Ulil juga menyebutkan, bahwa "Muktamar Pemikiran NU" ini baru 2 kali diadakan. Dan jarak dengan yang pertama cukup jauh. Karena Muktamar Pemikiran Pertama diadakan di Situbondo pada tahun 2001. Dalam era yang sudah sarat teknologi ini, tema yang diusung pun sesuai: "Imagining The Future Society".
"Muktamar ini insya Allah berlangsung damai. Karena tidak ada agenda pemilihan Ketum," begitu Ulil berseloroh disambut gelak tawa hadirin. Tentu hadirin mafhum, bahwa biasanya muktamar, kongres, rapat umum, atau nama lain yang sifatnya mengumpulkan anggota suatu organisasi lazimnya diadakan dalam rangka pergantian pengurus. Dan "hawa"-nya  pun "panas", karena adanya perebutan kekuasaan. Sementara, dalam muktamar versi pemikiran ini, para peserta "hanya" akan berdiskusi mengenai topik-topik yang telah ditentukan.
Pada hari Sabtu (2/12) ini, agenda muktamar akan dilanjutkan dengan "sidang komisi" untuk membahas sejumlah topik. Ada lima  sesi panel yang disediakan panitia: pendekatan agama, pendekatan SDM & pendidikan, pendekatan teknologi & media sosial, pendekatan ekonomi & politik, dan pendekatan budaya. Dan kemudian besok akan dilanjutkan dengan "Pleno". Acara yang dilangsungkan di Asrama Haji Pondok Gede ini menurut Ulil diikuti oleh sekitar 750 peserta.

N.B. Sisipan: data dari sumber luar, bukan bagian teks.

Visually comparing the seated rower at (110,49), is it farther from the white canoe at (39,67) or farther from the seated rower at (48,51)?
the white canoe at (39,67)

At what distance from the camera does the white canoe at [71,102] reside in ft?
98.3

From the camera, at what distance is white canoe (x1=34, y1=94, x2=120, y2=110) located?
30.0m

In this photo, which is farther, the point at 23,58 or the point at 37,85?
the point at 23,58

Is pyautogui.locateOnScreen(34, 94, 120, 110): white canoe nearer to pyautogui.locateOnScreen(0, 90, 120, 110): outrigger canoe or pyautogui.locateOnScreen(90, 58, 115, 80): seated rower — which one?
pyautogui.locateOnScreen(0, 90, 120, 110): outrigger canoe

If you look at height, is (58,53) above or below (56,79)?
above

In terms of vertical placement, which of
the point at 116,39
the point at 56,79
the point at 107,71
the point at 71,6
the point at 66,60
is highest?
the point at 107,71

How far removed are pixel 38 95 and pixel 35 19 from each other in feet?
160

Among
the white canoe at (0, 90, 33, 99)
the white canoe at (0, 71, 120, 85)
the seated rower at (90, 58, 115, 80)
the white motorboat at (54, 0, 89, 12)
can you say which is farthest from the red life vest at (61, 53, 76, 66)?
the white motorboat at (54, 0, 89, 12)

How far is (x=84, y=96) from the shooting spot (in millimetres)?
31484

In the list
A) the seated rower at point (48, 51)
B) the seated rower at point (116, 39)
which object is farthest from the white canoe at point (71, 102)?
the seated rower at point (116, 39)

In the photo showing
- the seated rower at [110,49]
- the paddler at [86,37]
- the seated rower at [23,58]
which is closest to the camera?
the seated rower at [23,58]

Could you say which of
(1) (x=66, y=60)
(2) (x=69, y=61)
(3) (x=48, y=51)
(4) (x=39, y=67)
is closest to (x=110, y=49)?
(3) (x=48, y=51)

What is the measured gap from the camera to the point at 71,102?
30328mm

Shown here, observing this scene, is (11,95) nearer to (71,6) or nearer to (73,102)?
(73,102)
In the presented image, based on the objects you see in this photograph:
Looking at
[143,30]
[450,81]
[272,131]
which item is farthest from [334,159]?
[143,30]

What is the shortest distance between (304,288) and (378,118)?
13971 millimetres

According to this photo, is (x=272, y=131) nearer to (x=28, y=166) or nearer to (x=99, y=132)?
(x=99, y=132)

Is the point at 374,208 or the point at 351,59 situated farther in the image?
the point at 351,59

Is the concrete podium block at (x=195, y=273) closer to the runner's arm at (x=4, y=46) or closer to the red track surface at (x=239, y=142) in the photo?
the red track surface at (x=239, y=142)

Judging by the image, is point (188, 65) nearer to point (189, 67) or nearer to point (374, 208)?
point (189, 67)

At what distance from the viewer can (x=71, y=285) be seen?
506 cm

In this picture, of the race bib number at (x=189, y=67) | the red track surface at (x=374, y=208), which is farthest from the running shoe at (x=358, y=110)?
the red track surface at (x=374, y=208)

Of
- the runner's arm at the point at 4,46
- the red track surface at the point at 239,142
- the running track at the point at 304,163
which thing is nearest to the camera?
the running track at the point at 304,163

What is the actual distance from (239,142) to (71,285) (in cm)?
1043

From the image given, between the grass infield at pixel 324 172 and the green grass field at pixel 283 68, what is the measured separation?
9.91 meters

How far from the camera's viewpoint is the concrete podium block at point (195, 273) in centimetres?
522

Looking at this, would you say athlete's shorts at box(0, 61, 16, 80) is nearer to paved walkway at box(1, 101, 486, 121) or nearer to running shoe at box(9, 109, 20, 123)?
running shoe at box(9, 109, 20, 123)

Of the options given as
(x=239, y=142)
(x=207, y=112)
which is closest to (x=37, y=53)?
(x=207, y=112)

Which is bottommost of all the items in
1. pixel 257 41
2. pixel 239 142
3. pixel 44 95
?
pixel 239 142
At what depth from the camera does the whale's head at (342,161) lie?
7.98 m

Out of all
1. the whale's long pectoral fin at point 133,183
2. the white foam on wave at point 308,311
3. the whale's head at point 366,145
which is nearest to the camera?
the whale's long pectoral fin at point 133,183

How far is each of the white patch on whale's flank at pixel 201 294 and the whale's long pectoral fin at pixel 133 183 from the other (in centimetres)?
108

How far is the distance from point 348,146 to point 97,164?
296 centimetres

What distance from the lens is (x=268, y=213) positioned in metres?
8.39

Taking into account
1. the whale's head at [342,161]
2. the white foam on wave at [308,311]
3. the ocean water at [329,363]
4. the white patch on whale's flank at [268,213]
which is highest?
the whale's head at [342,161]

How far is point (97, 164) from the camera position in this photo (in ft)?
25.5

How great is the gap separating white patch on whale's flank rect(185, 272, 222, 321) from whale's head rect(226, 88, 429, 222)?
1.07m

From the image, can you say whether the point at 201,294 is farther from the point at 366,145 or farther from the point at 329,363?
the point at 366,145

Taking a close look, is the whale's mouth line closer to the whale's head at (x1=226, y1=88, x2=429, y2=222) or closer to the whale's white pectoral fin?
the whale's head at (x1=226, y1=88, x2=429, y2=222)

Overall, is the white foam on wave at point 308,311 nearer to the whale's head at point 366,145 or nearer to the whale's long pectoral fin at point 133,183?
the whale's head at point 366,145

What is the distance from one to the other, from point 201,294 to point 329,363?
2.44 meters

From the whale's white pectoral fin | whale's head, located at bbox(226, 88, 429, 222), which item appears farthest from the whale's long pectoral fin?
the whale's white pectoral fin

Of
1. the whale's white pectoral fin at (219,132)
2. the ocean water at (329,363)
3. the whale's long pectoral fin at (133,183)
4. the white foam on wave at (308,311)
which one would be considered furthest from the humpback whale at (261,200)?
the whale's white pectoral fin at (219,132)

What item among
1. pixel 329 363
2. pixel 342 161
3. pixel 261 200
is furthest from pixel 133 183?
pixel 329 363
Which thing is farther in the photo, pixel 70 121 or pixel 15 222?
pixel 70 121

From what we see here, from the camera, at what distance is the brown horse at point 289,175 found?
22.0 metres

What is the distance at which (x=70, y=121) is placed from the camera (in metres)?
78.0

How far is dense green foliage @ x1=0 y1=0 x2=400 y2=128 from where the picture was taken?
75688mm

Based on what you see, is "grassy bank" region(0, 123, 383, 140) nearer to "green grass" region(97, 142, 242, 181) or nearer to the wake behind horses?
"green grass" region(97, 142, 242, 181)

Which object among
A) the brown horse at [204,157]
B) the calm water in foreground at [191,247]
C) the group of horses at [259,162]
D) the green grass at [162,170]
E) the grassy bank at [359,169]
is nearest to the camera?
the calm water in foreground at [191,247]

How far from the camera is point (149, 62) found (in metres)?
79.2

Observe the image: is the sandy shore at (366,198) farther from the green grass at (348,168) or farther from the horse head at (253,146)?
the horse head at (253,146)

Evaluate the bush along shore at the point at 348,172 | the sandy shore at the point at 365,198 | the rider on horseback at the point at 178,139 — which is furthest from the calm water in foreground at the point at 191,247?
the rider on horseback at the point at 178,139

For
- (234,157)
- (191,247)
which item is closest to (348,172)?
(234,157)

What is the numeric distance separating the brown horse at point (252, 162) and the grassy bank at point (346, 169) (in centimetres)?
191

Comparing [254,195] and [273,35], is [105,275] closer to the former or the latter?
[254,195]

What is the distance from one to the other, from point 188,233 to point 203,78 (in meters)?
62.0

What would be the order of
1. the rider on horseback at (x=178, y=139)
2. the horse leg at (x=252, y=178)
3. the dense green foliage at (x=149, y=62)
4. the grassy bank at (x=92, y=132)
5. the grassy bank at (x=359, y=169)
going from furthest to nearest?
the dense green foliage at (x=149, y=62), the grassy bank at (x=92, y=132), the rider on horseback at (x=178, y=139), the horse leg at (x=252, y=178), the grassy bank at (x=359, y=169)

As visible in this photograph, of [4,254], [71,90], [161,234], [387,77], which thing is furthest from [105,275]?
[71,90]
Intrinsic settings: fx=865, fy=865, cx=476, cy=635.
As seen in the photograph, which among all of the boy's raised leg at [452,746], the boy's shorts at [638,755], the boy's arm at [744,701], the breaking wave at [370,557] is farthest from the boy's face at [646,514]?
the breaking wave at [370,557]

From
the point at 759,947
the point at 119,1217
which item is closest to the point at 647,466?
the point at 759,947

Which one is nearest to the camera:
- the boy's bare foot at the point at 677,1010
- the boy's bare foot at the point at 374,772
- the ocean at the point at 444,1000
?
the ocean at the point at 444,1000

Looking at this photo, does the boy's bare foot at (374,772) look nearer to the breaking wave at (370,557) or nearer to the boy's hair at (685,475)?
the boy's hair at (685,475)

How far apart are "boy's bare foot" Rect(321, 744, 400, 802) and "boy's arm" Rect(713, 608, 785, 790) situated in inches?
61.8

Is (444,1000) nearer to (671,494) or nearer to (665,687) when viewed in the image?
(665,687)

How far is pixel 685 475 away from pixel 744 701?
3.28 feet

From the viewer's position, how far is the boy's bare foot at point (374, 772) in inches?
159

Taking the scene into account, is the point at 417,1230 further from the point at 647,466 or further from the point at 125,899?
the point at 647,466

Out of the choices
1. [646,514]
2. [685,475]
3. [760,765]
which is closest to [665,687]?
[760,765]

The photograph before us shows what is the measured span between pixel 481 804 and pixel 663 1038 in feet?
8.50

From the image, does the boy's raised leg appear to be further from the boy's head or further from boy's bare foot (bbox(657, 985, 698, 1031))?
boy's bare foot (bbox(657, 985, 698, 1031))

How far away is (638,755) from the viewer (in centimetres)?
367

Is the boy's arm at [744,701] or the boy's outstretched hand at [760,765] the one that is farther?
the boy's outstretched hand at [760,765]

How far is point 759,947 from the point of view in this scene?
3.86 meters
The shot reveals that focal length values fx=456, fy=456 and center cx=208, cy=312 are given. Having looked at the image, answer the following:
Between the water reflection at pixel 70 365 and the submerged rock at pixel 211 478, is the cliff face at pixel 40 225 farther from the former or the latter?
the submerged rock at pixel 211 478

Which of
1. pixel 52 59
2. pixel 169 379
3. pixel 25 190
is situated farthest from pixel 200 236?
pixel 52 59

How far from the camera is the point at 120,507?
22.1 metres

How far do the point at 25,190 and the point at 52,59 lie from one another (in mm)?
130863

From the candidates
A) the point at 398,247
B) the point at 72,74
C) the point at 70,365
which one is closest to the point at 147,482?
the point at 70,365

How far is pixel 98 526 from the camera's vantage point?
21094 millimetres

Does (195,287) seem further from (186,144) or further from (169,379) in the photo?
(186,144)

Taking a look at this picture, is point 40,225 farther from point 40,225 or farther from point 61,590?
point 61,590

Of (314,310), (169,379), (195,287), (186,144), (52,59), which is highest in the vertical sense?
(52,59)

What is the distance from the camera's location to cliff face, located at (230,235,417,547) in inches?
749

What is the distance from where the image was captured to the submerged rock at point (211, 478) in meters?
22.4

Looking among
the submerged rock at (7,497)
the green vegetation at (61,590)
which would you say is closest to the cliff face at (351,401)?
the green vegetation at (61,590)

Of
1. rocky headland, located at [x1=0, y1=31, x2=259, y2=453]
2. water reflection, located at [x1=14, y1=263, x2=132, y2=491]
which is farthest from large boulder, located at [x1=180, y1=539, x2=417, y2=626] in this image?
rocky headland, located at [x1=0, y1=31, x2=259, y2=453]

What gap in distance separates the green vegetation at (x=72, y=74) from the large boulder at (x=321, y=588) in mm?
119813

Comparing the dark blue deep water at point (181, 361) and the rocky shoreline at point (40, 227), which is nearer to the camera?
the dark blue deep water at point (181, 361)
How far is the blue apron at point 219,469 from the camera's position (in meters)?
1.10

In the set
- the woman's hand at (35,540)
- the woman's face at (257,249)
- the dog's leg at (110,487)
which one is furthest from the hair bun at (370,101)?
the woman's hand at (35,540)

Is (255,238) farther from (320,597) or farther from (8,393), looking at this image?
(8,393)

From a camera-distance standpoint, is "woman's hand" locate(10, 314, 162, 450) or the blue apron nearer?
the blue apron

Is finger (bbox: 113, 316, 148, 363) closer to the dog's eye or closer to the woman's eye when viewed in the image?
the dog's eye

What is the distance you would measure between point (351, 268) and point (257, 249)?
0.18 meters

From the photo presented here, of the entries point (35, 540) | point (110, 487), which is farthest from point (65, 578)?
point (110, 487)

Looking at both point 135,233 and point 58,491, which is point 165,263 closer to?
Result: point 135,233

Saya sendiri beruntung bisa terdaftar sebagai peserta, karena bisa menyaksikan NU yang tak lagi sarungan. Dan ini berarti, sesuai tekad kepengurusan PB NU saat ini, NU siap menjemput masa depan. Tentu dengan tetap mengedepankan prinsip "Hubbul Wathon Minal Iman": mencintai bangsa merupakan tanda keimanan.